Wade Roush
From MIT's Technology Review 11/01/1998
FOR DECADES, OBSERVERS OF THE engineering profession have argued that engineers too often neglect the social, political and environmental implications of their work. Educators must foster greater sensitivity and responsibility in their engineering students, these critics argue.
In the 1970s MIT flirted with one possible response, the construction of a new college of Science, Technology and Society (STS), where undergraduates would study technology through the lens of the humanities. The idea evolved instead into the STS graduate program (where this writer received a doctorate in 1994).
But while STS scholars at MIT and other institutions have filled shelf after shelf with books about how engineers should demonstrate greater awareness of their power to mold society through technology, no single work has condensed these critiques into a form engineers or their students can use. Now Sharon Beder, a chartered engineer and a senior lecturer in science and technology studies at the University of Wollongong, Australia, has filled that gap. The New Engineer not only summarizes dozens of important essays in the STS field, but also shows how abstract moral, ethical, social and political issues raised in this literature figure concretely in the lives of engineers.
The book's central case study will startle anyone planning to attend the 2000 Summer Olympics in Sydney. The harbor city's shimmering beauty masks a history of pollution and power struggles over sewers and sewage, Beder reports.

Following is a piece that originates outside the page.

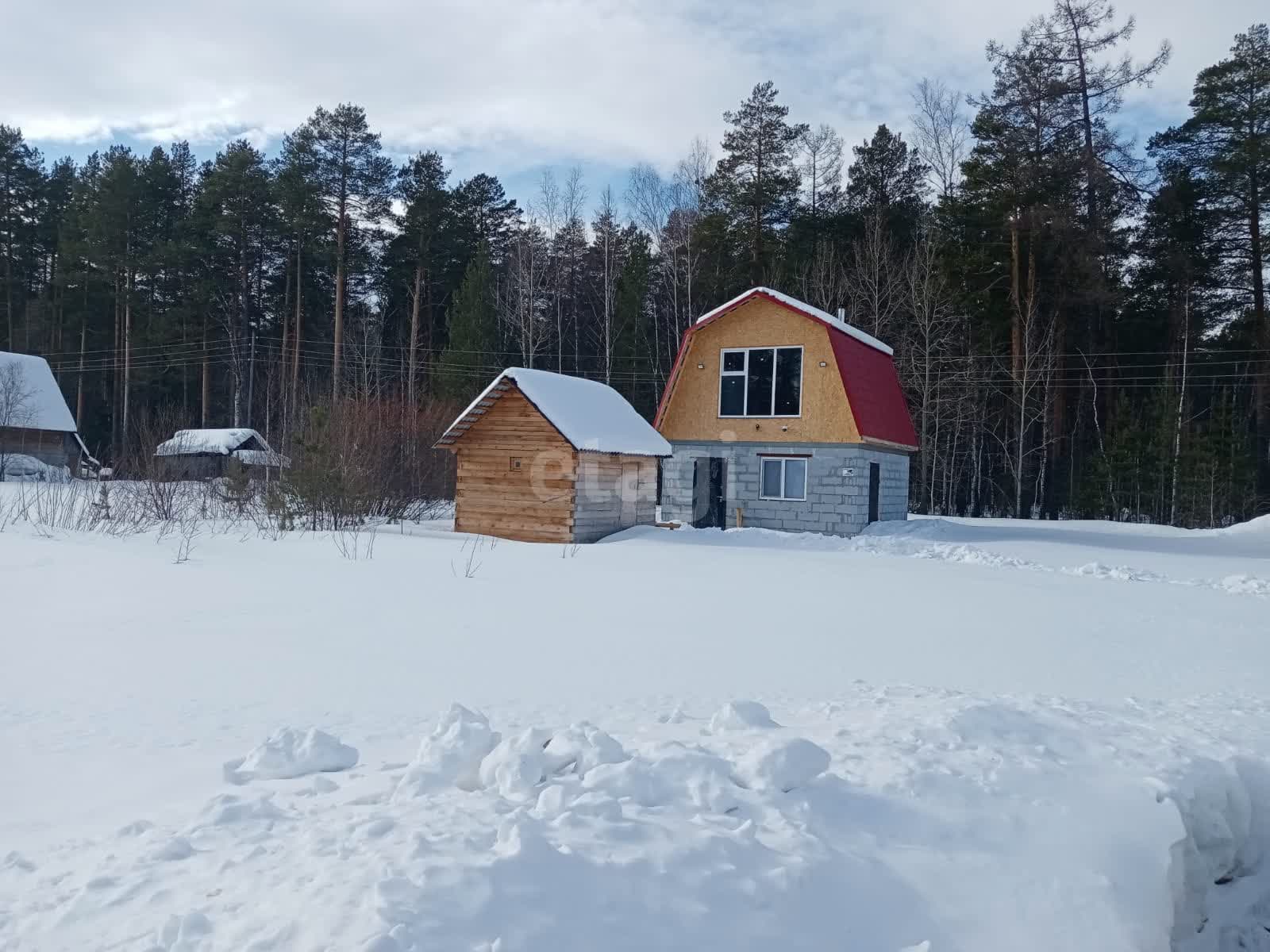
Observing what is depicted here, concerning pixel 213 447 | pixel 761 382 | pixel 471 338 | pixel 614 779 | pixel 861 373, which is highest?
pixel 471 338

Nineteenth-century city engineers promoted water carriage of sewage to ocean outfalls over competing methods such as dry conservancy and sedimentation tanks-but not because water carriage was technologically superior, Beder argues. Rather, it was "good enough" and minimized costs. In the 1980s, when public outrage erupted in Australia over beaches fouled by sewage and organochlorine-contaminated fish, government engineers continued to defend the ocean outfalls, arguing that the tainted seafood wasn't as dangerous as the media had reported and that other sewerage options remained unaffordable.
But engineers can't enter public debate and then hide behind the mantle of cost savings, Beder insists. Engineers must put the public interest ahead of their employers' demands, she argues. But she also recognizes that if engineers are to be asked to jeopardize their own jobs, the engineering profession must rally more enthusiastically around whistleblowers and dissenters. The world of the "new engineer" is treacherous and trackless, but Beder's book makes a serviceable navigation aid.